Evangelio: Juan 6, 41-51. El evangelio de Juan insiste por un lado en el escepticismo de los judíos del régimen y por otro en la afirmación de Jesús como pan del cielo que da la Vida.

LECTURAS: 1 Reyes 19, 4-8 y Efesios 4, 30 a 5, 2. El profeta perseguido, alimentado por la fuerza de Dios. No es un pan mágico. Es la presencia de Dios significada en el alimento. Ser imitadores de Dios es muy ambicioso. Ser imitadores de Jesús es más humano.
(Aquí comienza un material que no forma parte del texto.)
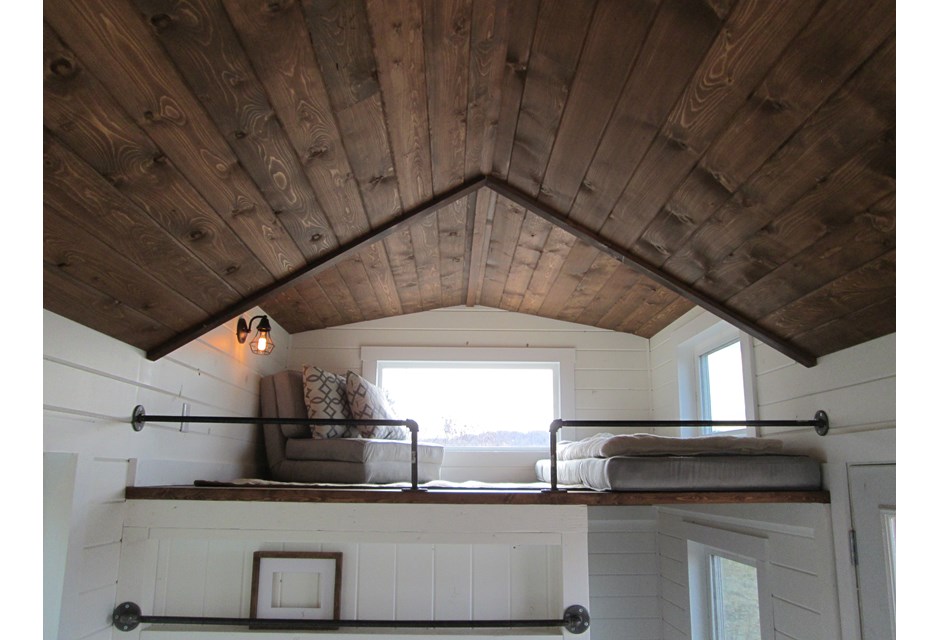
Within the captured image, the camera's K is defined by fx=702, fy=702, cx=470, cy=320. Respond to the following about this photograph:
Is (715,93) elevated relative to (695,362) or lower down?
elevated

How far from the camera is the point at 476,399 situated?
16.3ft

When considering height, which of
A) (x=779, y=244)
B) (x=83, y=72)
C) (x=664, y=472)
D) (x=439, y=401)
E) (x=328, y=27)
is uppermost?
(x=328, y=27)

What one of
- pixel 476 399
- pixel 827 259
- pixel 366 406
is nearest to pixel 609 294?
pixel 476 399

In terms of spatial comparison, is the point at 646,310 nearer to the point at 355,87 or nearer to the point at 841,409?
the point at 841,409

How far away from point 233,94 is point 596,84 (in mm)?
1015

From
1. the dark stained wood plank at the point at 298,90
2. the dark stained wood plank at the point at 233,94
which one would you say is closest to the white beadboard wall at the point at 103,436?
the dark stained wood plank at the point at 233,94

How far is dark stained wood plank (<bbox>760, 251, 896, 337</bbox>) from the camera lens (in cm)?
206

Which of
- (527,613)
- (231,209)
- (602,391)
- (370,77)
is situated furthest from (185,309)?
(602,391)

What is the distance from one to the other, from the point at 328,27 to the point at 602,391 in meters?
3.64

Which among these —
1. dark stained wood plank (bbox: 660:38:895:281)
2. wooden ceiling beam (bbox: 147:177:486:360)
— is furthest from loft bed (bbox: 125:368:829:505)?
dark stained wood plank (bbox: 660:38:895:281)

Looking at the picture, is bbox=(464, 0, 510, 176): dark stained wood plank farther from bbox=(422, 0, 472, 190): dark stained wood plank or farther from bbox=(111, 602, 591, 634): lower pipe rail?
bbox=(111, 602, 591, 634): lower pipe rail

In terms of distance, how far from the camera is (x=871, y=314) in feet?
7.43
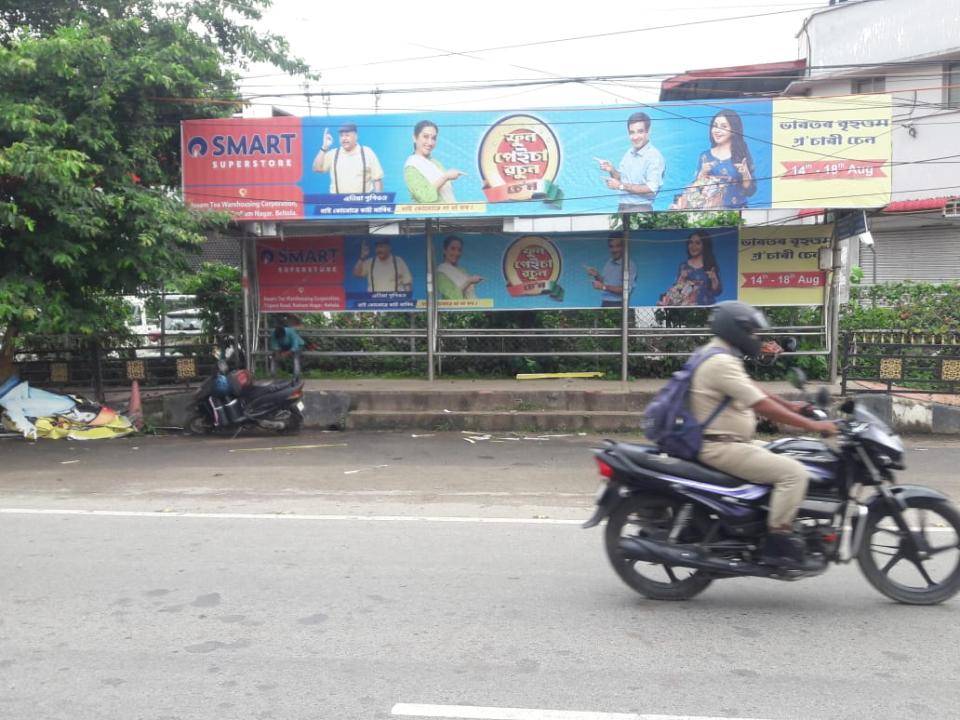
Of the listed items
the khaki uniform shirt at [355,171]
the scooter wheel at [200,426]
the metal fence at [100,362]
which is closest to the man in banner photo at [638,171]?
the khaki uniform shirt at [355,171]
Y, mejor aún, "seguidores".

Florentino Ulibarri: Vida verdadera. Tenemos hambre y sed de vida, vida de calidad, vida verdadera. La pedimos al Padre. Hoy también en inglés, además de portugués.
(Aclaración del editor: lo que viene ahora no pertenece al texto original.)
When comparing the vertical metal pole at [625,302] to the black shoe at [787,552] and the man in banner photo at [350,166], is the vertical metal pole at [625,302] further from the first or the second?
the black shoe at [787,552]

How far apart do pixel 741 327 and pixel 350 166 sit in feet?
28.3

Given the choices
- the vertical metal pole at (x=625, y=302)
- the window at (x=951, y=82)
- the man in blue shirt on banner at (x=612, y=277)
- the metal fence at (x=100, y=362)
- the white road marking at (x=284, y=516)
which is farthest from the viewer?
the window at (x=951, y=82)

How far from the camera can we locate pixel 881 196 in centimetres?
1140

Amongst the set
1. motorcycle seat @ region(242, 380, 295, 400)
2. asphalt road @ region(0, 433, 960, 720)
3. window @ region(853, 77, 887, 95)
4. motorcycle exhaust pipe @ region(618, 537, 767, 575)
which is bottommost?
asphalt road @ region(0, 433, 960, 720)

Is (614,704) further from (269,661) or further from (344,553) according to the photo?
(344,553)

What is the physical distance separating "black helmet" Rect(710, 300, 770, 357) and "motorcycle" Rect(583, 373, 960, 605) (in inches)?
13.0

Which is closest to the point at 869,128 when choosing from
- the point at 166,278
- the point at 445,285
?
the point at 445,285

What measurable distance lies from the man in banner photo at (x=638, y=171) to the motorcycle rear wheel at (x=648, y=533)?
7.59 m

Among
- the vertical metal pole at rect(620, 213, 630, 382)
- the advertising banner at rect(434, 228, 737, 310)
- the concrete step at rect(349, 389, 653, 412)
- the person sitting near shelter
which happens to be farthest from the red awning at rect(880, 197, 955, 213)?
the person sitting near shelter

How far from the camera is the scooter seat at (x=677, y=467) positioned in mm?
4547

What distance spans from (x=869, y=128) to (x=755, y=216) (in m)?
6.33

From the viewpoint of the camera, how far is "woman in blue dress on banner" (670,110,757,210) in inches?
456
Mari Patxi Ayerra: Buenos discípulos. Queremos ser buenos discípulos de Jesús, seguidores, imitadores suyos. En portugués.

La oración eucarística: Manifestación de Dios. Dios está y se manifiesta en sus criaturas: hemos de verle reflejado en ellas, porque son imagen suya. Hemos de darle gracias por ser en nosotros y y estar con nosotros. En portugués e inglés.

Fray Marcos: En la "carne" de Jesús debemos descubrir lo divino. Toda la persona de Jesús, incluido lo más bajo, la carne, es manifestación de Dios. Esa presencia de Dios en Jesús, nos permite descubrirle también en cada uno de nosotros.

José Antonio Pagola: El camino para creer en Jesús. Si en nuestro interior nos sentimos atraídos por lo bueno, lo noble, lo que hace bien al ser humano, fácilmente nos sentiremos invitados por Dios a sintonizar con Jesús.

Enrique Martínez Lozano: Creer, ver, vivir. Las palabras sabias son aquellas que se revelan capaces de despertarnos a nuestra realidad más profunda, haciéndonos "ver" y "vivir".

José Enrique Galarreta: El hijo de María, pan bajado del cielo. ¿Con qué pan nos conformamos? Jesús, el hijo de José, es el pan que más alimenta. Su pan hace olvidar todos los otros panes.

Emma Martínez Ocaña: Febe, la "diákono" de la iglesia de Cencreas. Ya va siendo hora que se haga justicia y se den a conocer los datos que con mucho esfuerzo están sacando a la luz biblistas, arqueólogas, filólogas dispuestas a reivindicar el papel de la mujer en la historia del cristianismo primitivo.

Eloy Roy: El trigo y la cizaña. Dios y el Diablo no suelen andar juntos, pero en la vida de todos los días esto no siempre está claro. Sobre el particular Jesús ofrece una pequeña parábola que podría ser útil incluso a quienes no creen ni en Dios ni en el Diablo...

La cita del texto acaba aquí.